Die langanhaltende Loiterfähigkeit (d. h. lange Verweildauer über dem Zielgebiet) erlaubt kurze Reaktionszeiten und eine flexible Wahl des optimalen Zeitpunkts zur Bekämpfung von besonders zeitkritischen Zielen (Time Critical Targets; TCT) am Boden. Die Loitering Munition ist in der Lage, Distanzen jenseits der Sichtlinie (über 150 km) zu überbrücken und dann bis zu 60 Minuten über dem Zielgebiet nach beweglichen und stationären Zielen zu suchen. Hierfür nutzt die Loitering Munition hochauflösende elektro-optische Sensoren und Infrarotkameras, die es dem Bediener ermöglichen, zeitkritische Ziele mit niedriger Signatur zu entdecken, zu überwachen und schließlich zu bekämpfen. Mit den Fähigkeiten zur Aufklärung und Wirkung im Verbund erfüllt sie damit die militärischen Anforderungen aus heutigen asymmetrischen und symmetrischen Einsatzszenarien. Gleichwohl wird durch „Human-in-the-Loop“ sichergestellt, dass Kollateralschäden am Boden weitestgehend vermieden werden kann. Daher ist der Einsatz aller Mitglieder der Hero-Familie immer mit der Möglichkeit des Missionsabbruchs verknüpft. Wird der Bekämpfungsvorgang abgebrochen, kann die Loitering Munition zurückgerufen und auf ein anderes Ziel gelenkt werden. Der Bekämpfungsvorgang erfolgt also nicht automatisiert: Die Freigabe liegt nicht im Waffensystem, sondern beim Bediener.
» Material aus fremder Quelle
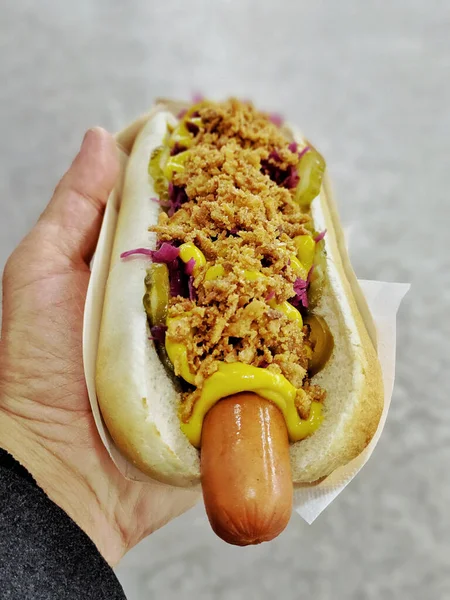 Een Verticaal Schot Van Een Hand Die Een Hotdog Vasthoudt — Stockfoto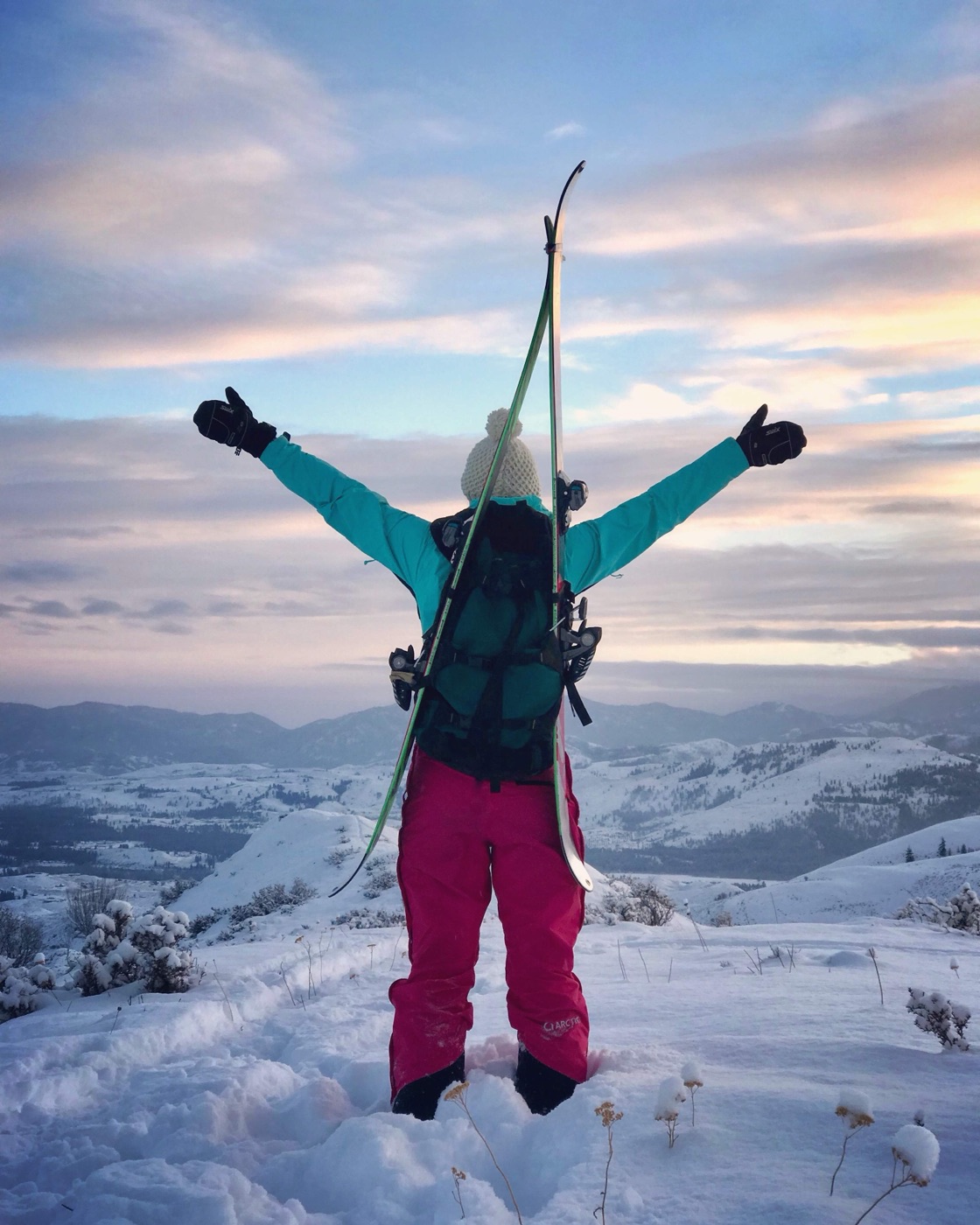 A backcountry skier on a snowy summit at sunset, skis on her pack, arms raised to a pink and blue sky over the mountains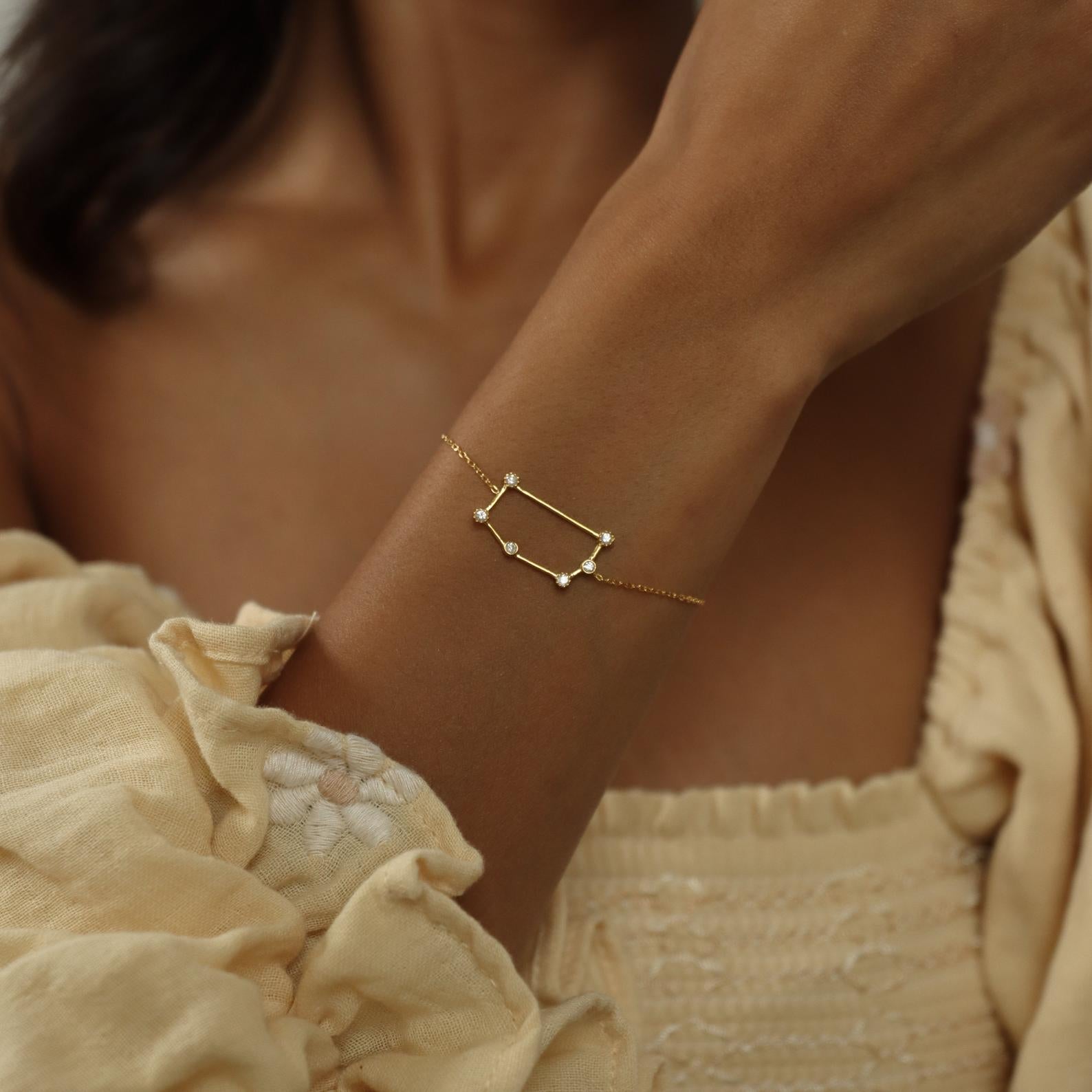 A woman wears the Constellation Bracelet featuring a rectangular pendant, paired with a cream textured blouse for an effortlessly minimal look.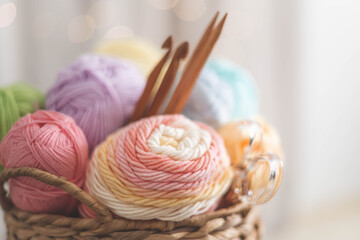 Cozy homely atmosphere. Female hobby knitting. Yarn pastel multicolor in a basket. 
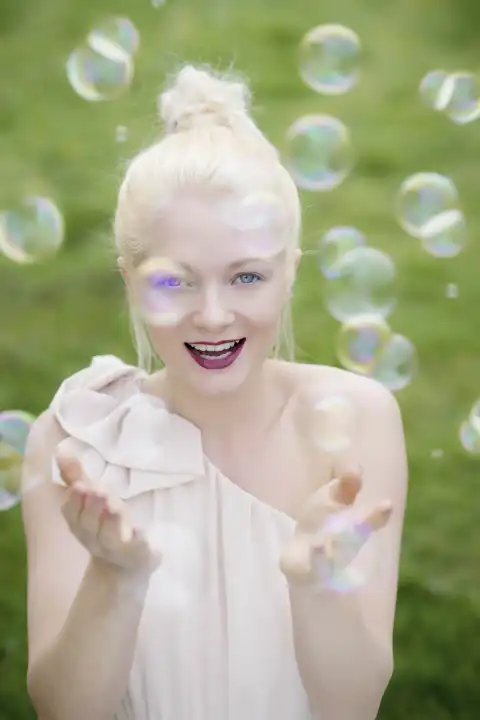 young, blond woman with soap bubbles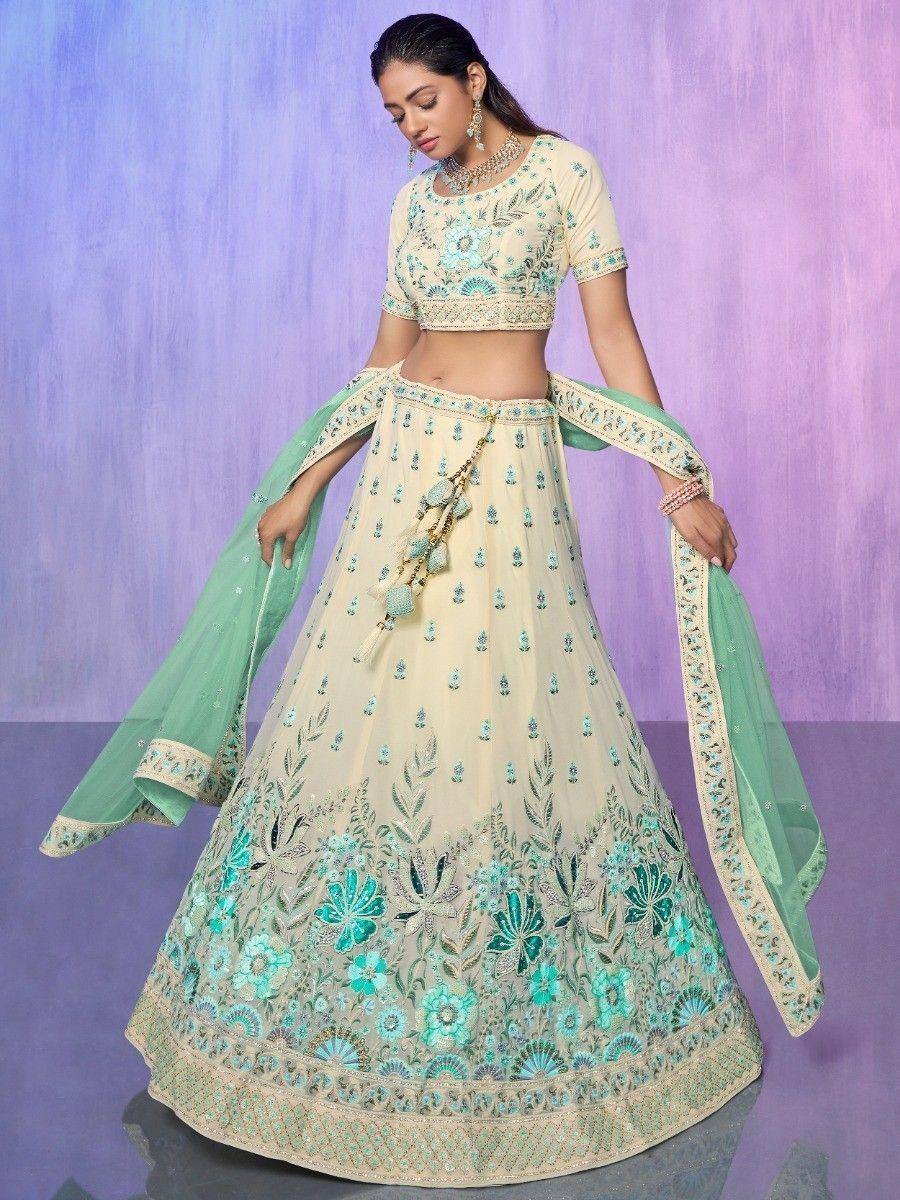 Cream and mint green embroidered lehenga choli with floral motifs and dupatta, perfect for Indian ethnic occasions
Im Themenumfeld „Loitering Munitionen“ gilt die von dem israelischen Unternehmen UVision Air Ltd. entwickelte und bereits bei den Streitkräften eingeführte Hero-Munitionsfamilie technologisch wie einsatztaktisch als richtungsweisend. Für die sich durch ein hohes Kosten-Nutzen-Verhältnis auszeichnende Waffensystemfamilie zeichnen sich für die kommenden Jahre vielseitige Nutzungsaspekte und neue Bedarfstendenzen ab. Neben dem Einsatz für den Selbstschutz (etwa bei seegehenden Einheiten) oder bei der Interzeption von asymmetrischen Bedrohungen im urbanen Raum (z. B. ungeschützte Fahrzeuge wie Pick-ups, Insurgenten oder logistische Einrichtungen von terroristischen Gruppierungen) gelten loiterfähige Waffensysteme als Teil künftiger Waffenverbünde, die als „Option der ersten Minute“ auf einem hochgradig letalen Gefechtsfeld eingesetzt werden können. Leichte Modelle sind tragbar (man portable) und speziell dafür konzipiert, als hocheffektive Präzisionsmunition durch infanteristische Kräfte mitgeführt zu werden. Für die Adaption an bemannte/unbemannte Gefechtsfahrzeugen wurden Werfersysteme zur Aufnahme der ferngesteuerten Präzisionsmunitionen entwickelt. So ist der von Rheinmetall entwickelte und weltweit vermarktete Schützenpanzer Lynx bereits dafür ausgelegt, ein solches Werfersystem in den Turm zu integrieren. Mehrere europäische Staaten prüfen derzeit die Einführung der neuen ferngesteuerten Präzisionsmunition.